Excerpt provided →

§

# Machine Learning Pipeline: Hands-on Exercise

This [dataset](http://201.116.60.46/Datos_de_calidad_del_agua_de_5000_sitios_de_monitoreo.zip) contains different parameters used to evaluate the quality of water at different sites in México. The samples are classified with the  *traffic light* (`SEMAFORO`, in Spanish) code:  


| SEMAFORO | DESCRIPTION                                                                                                          |
|----------|----------------------------------------------------------------------------------------------------------------------|
| Verde    | Excelent quality.                                                                                                    |
| Amarillo | Water contaminated with Total Suspended Solids (SST in Spanish).                                                     |
| Rojo     | Water contaminated with Biochemical Oxigen Demanding (DBO in Spanish) or Chemical Oxigen Demanding (DQO in Spanish). |
| Morado   | Water sample is out of range in Total Dissolved Solids (SDT in Spanish).                                             |
| Azul     | Water sample is within the range of Total Dissolved Solids (SDT in Spanish).                                         |

This [link](https://es.wikipedia.org/wiki/Anexo:Definiciones_usuales_en_calidad_del_agua) explains (in Spanish) the parameters used to evaluate the quality of Water.

## Main objective

Predict the quality of Water for the giving features.

---

1. Download the [dataset](http://201.116.60.46/Datos_de_calidad_del_agua_de_5000_sitios_de_monitoreo.zip)
2. Extract the files and load the `CSV` file `Resultados_de_calidad_del_agua_de_5000_sitios_de_monitoreo.csv` in Pandas and check that data is loaded correctly; if not, find where the problem is (*hint: check that all the columns contain the same type of data. Additional tools like LibreOffice may help you*).
3. Mark all the empty values with `ND` (No Data/No Disponible).

4. Replace the `ND` with `NaN`.

5. Inspect the data (head, describe, dtypes, info, ...)

6. Check that the types of the features are correct; if not, change them.

7. Notice that there are geospatial features (LONGITUD, LATITUD). Plot them.

8. Now, we can work with the numerical features. We can see how they are correlated (or not) with the label `SEMAFORO`. Group the samples by the final class and calculate the mean of DBO, DQO, SST and SDT for each label.

9. Inspect the rest of the features. At this point, which features will you drop? Drop them, if any.

10. Find how many instances we have of each class.

11. Keep only the classes `Rojo`, `Amarillo` and `Verde`.

12. Make a `pairplot` with the numerical features. And explain the result.

13. Plot `LONGITUD`, `LATITUD` with the colors corresponding to the classes (`Rojo`='r', `Àmarillo`='y' `Verde`='g')

14. Find how many missing values are in each feature.

15. Replace the missing values.

16. Build the correlation matrix for numerical features.

17. Transform the categorical features in categorical data types.

18. Check if the classes to predict are balanced. 

19. Choose and build a model to predict the `SEMAFORO` class.

---

§

Given task →
In the water-quality exercise above, which SEMAFORO class marks water contaminated with Total Suspended Solids?

§

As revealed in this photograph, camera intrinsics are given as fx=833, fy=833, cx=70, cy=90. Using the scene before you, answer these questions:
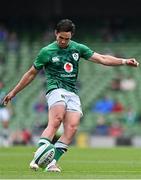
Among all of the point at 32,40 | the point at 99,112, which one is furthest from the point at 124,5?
the point at 99,112

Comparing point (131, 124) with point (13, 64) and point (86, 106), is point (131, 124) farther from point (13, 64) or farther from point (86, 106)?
point (13, 64)

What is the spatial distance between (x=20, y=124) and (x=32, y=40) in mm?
7953

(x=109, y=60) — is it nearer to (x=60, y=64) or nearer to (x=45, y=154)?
(x=60, y=64)

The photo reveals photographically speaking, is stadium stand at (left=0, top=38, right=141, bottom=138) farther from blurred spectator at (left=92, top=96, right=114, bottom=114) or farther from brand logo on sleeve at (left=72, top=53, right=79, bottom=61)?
brand logo on sleeve at (left=72, top=53, right=79, bottom=61)

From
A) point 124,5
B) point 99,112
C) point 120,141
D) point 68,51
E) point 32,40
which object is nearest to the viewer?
point 68,51

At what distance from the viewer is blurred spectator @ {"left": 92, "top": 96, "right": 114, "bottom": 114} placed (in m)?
31.6

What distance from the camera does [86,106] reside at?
107 feet

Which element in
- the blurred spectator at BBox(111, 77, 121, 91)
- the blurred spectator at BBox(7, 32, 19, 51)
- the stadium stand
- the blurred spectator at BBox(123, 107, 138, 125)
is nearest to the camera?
the blurred spectator at BBox(123, 107, 138, 125)

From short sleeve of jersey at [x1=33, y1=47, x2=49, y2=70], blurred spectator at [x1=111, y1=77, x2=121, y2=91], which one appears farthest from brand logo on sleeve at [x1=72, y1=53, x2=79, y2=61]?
blurred spectator at [x1=111, y1=77, x2=121, y2=91]

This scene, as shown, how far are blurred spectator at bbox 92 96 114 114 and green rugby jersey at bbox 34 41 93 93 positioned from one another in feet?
61.1

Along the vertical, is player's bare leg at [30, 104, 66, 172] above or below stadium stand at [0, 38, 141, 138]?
above

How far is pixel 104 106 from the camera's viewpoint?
32.0 meters

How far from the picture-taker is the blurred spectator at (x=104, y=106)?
31587 millimetres

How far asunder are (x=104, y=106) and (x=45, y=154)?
19.9m
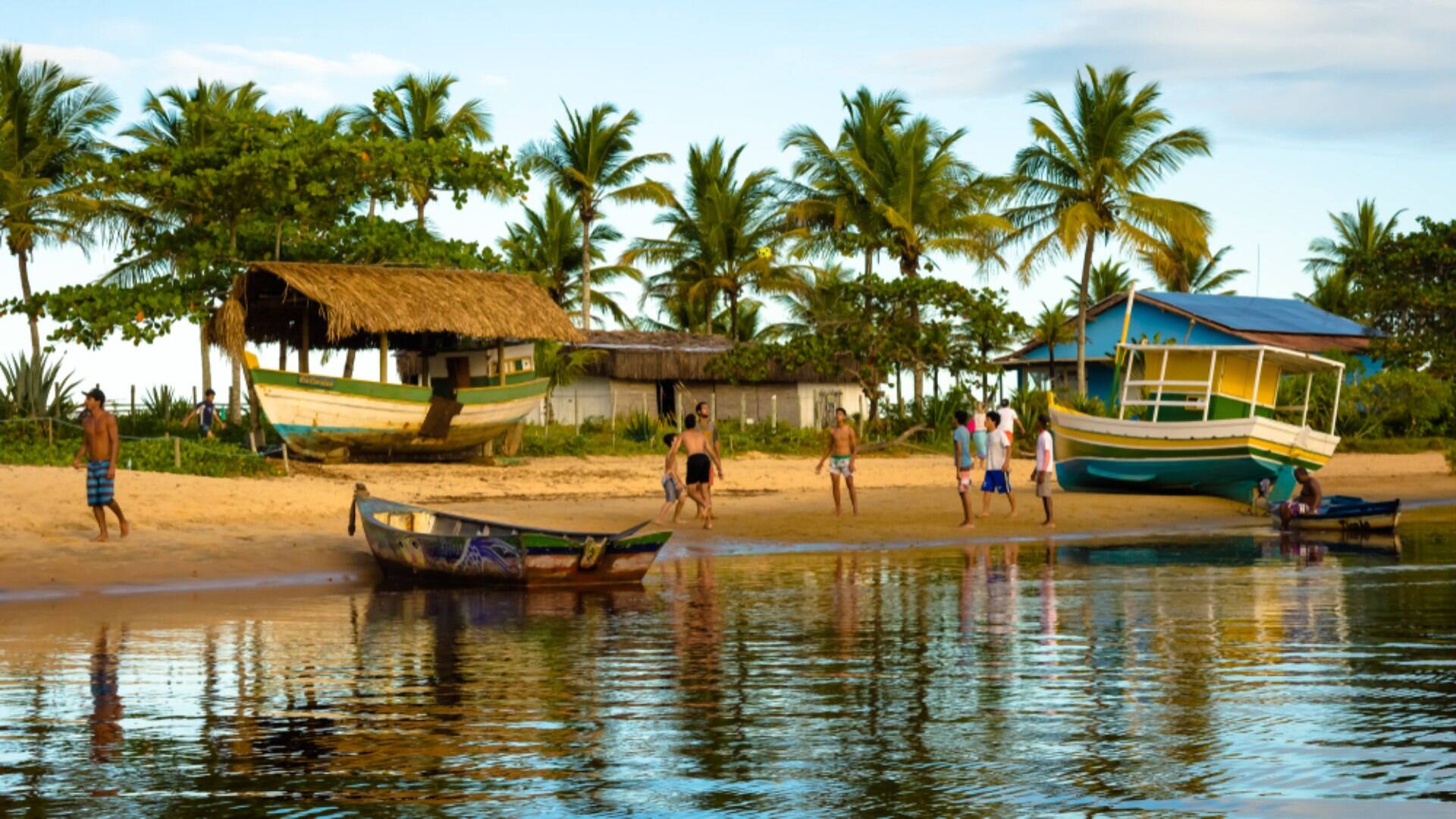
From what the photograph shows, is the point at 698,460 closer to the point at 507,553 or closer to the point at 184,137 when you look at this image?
the point at 507,553

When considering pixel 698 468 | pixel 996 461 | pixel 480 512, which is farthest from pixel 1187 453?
pixel 480 512

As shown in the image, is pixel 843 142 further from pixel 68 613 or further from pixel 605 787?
pixel 605 787

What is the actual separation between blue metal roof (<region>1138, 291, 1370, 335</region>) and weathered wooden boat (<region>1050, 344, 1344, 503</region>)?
20133 millimetres

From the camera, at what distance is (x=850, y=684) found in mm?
9789

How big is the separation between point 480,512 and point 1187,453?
453 inches

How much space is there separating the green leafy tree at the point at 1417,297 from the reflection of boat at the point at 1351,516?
796 inches

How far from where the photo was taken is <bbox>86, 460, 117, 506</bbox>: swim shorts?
1647cm

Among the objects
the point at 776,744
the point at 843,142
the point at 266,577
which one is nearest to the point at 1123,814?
the point at 776,744

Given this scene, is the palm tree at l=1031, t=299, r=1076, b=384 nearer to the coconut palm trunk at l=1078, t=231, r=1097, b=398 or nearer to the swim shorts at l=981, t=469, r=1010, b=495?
the coconut palm trunk at l=1078, t=231, r=1097, b=398

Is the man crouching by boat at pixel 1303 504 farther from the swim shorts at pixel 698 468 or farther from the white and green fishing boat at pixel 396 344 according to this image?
the white and green fishing boat at pixel 396 344

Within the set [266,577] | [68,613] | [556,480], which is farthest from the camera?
[556,480]

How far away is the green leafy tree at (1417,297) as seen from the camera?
40.4m

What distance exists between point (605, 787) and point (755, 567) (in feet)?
34.2

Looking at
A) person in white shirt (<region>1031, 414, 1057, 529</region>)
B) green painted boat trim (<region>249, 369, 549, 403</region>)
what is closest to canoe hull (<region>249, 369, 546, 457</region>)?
green painted boat trim (<region>249, 369, 549, 403</region>)
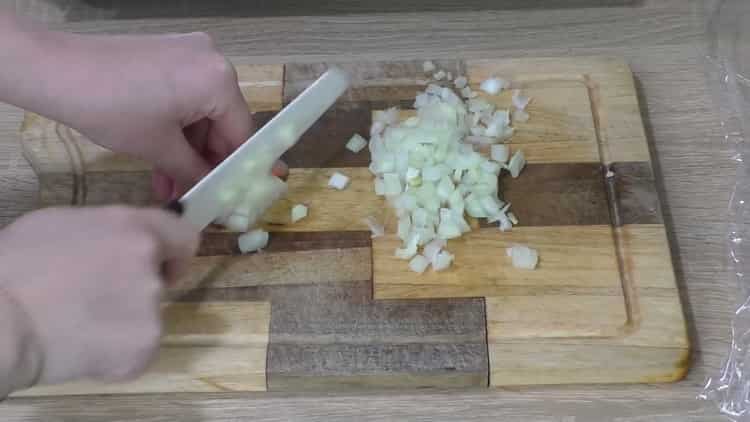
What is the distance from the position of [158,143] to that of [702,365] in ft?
2.40

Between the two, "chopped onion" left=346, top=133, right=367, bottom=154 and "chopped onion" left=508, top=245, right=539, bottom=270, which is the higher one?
"chopped onion" left=346, top=133, right=367, bottom=154

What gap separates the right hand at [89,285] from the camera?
718mm

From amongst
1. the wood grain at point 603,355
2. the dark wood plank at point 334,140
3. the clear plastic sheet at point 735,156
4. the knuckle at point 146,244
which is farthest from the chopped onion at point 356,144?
the clear plastic sheet at point 735,156

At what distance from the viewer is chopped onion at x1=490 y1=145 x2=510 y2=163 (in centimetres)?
113

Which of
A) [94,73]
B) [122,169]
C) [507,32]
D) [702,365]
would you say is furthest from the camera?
[507,32]

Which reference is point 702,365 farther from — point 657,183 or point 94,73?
point 94,73

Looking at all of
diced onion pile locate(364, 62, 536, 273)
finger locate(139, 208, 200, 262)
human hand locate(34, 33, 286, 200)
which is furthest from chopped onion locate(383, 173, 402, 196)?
finger locate(139, 208, 200, 262)

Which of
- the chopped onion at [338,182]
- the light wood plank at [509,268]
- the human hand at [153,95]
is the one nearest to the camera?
the human hand at [153,95]

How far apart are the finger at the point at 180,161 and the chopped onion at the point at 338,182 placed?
0.18 meters

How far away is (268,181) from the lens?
1087mm

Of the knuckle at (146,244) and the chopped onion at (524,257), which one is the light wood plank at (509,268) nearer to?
the chopped onion at (524,257)

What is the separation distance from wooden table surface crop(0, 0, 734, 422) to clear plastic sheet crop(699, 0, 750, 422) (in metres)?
0.01

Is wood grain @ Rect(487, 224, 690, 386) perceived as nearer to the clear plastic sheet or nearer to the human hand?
the clear plastic sheet

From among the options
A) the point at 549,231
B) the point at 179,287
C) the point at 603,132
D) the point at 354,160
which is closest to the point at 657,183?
the point at 603,132
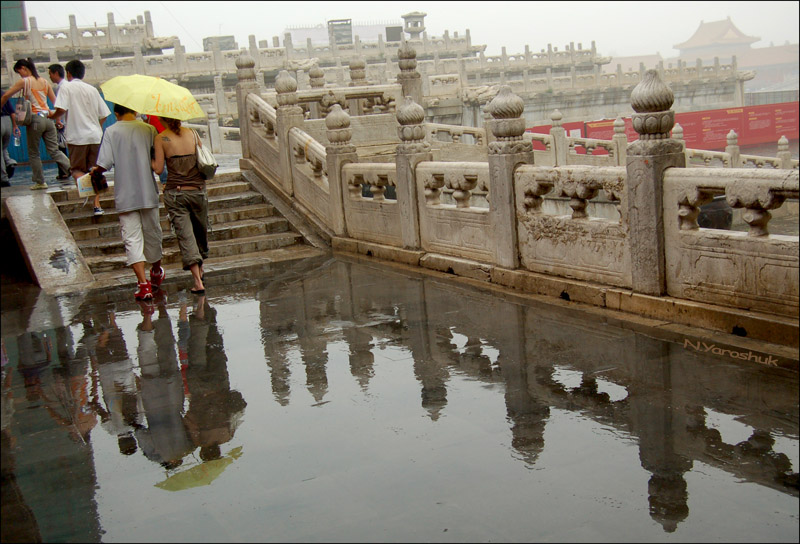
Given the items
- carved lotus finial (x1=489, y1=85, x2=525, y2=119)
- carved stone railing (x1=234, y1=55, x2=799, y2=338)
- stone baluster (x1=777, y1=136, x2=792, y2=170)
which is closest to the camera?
carved stone railing (x1=234, y1=55, x2=799, y2=338)

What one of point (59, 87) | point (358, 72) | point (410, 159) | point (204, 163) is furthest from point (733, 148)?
point (204, 163)

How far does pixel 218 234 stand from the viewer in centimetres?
1024

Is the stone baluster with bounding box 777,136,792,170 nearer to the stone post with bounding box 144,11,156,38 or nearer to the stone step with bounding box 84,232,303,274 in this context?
the stone step with bounding box 84,232,303,274

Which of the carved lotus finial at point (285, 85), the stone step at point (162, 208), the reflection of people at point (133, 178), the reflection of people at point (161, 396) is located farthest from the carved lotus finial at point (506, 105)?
the stone step at point (162, 208)

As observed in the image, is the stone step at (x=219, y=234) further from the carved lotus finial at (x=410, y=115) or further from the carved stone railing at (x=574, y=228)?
the carved stone railing at (x=574, y=228)

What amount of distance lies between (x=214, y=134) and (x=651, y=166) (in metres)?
Answer: 17.4

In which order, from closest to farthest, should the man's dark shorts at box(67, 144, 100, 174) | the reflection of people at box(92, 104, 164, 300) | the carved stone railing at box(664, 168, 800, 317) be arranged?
the carved stone railing at box(664, 168, 800, 317), the reflection of people at box(92, 104, 164, 300), the man's dark shorts at box(67, 144, 100, 174)

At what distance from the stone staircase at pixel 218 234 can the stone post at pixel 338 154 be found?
50 cm

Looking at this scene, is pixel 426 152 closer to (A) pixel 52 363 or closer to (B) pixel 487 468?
(A) pixel 52 363

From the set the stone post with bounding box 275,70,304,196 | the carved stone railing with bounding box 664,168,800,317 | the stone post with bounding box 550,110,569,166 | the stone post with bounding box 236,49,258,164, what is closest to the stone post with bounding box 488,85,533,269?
the carved stone railing with bounding box 664,168,800,317

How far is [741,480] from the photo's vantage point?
3.36m

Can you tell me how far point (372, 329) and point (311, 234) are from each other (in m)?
4.31

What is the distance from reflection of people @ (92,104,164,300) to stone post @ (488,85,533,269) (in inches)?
→ 119

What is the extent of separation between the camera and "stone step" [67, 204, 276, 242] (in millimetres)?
10016
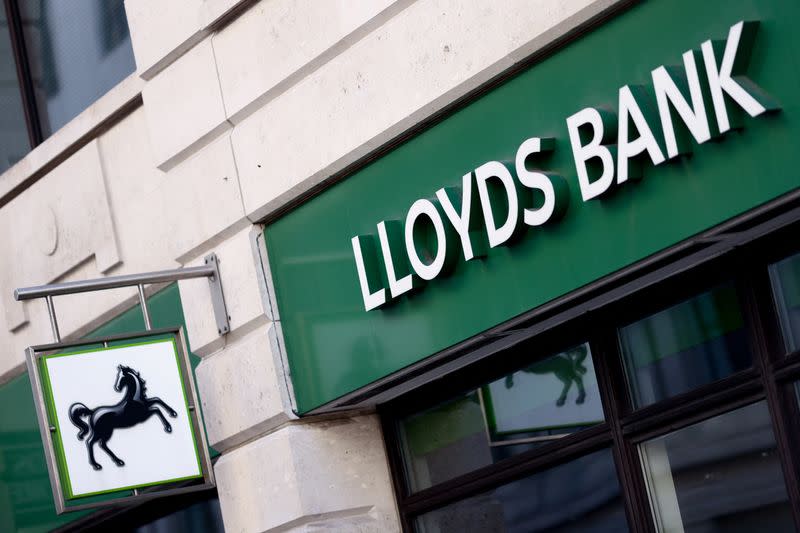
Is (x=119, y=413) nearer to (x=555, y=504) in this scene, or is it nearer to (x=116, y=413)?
(x=116, y=413)

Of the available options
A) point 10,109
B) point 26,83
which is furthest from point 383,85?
point 10,109

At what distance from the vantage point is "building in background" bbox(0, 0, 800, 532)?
19.5 feet

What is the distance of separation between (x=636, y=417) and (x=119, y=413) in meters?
2.96

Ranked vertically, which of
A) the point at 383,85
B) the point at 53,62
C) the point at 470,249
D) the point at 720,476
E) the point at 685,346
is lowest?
the point at 720,476

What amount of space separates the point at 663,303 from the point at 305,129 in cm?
236

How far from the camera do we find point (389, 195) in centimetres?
741

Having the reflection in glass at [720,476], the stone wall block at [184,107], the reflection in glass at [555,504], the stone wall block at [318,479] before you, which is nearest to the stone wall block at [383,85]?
the stone wall block at [184,107]

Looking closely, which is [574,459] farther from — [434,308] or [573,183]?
[573,183]

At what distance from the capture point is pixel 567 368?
23.3 feet

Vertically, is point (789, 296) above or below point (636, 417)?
above

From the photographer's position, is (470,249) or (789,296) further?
(470,249)

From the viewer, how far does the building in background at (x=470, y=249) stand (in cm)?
595

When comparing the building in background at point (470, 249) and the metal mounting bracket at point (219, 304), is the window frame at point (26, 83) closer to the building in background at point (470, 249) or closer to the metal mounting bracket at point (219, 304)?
the building in background at point (470, 249)

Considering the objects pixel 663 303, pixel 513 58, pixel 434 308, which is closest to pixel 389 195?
pixel 434 308
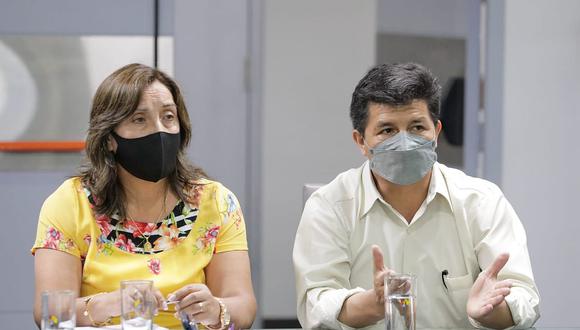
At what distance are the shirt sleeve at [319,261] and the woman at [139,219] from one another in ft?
0.49

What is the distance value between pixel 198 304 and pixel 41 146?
219cm

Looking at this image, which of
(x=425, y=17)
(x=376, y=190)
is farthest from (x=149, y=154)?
(x=425, y=17)

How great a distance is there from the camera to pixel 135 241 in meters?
2.27

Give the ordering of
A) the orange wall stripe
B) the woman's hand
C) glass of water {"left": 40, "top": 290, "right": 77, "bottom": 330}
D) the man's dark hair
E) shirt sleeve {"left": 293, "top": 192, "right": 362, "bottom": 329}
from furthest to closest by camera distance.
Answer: the orange wall stripe
the man's dark hair
shirt sleeve {"left": 293, "top": 192, "right": 362, "bottom": 329}
the woman's hand
glass of water {"left": 40, "top": 290, "right": 77, "bottom": 330}

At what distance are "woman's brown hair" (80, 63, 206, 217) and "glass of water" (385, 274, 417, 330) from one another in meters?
0.84

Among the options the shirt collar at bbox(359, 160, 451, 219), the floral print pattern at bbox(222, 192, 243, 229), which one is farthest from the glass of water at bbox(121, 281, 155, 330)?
the shirt collar at bbox(359, 160, 451, 219)

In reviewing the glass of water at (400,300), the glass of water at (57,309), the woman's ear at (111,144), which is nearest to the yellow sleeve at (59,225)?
the woman's ear at (111,144)

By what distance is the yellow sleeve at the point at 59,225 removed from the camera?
7.28 ft

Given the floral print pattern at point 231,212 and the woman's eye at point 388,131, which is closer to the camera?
the woman's eye at point 388,131

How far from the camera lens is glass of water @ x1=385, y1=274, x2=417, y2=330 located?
169 cm

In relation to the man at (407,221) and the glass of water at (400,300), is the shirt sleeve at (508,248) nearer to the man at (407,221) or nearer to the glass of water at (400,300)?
the man at (407,221)

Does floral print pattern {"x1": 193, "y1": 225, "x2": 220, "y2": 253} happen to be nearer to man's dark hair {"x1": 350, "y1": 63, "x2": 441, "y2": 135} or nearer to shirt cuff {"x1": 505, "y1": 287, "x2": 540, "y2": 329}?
man's dark hair {"x1": 350, "y1": 63, "x2": 441, "y2": 135}

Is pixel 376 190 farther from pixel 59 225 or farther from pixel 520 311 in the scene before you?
pixel 59 225

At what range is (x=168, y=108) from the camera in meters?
2.31
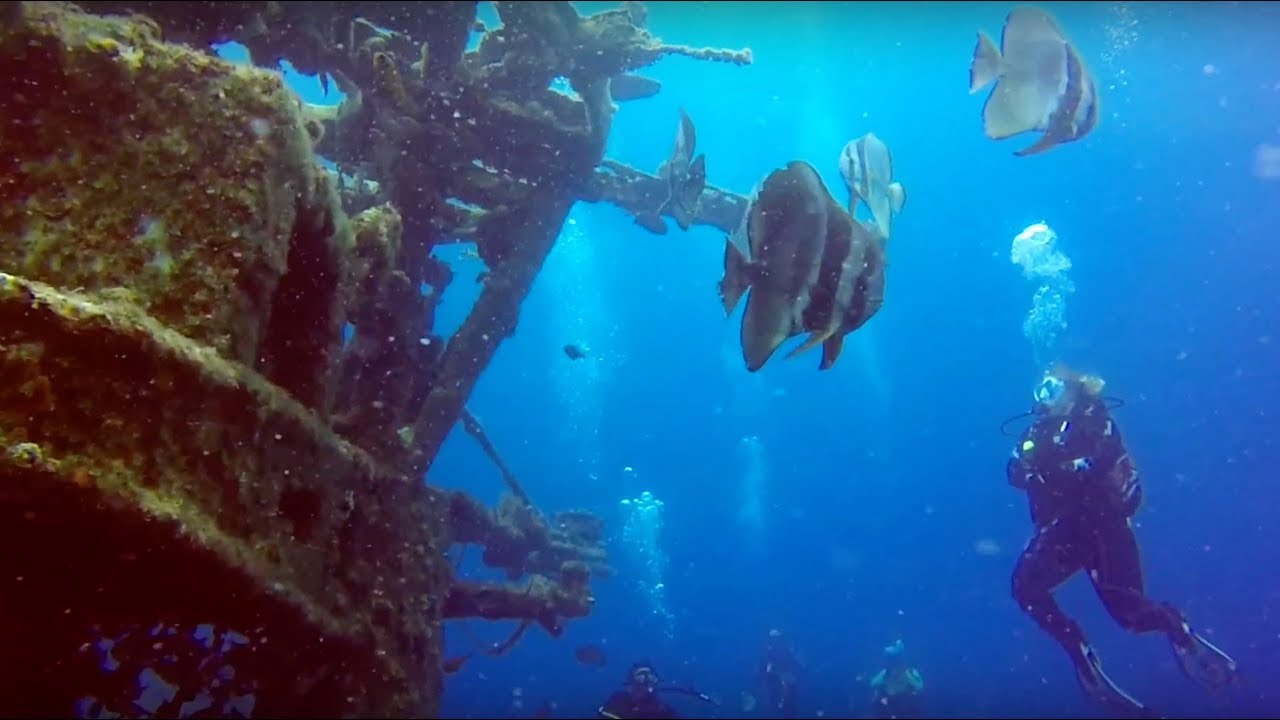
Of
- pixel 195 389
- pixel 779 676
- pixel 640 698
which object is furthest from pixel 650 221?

§

Answer for this exercise →
Amarillo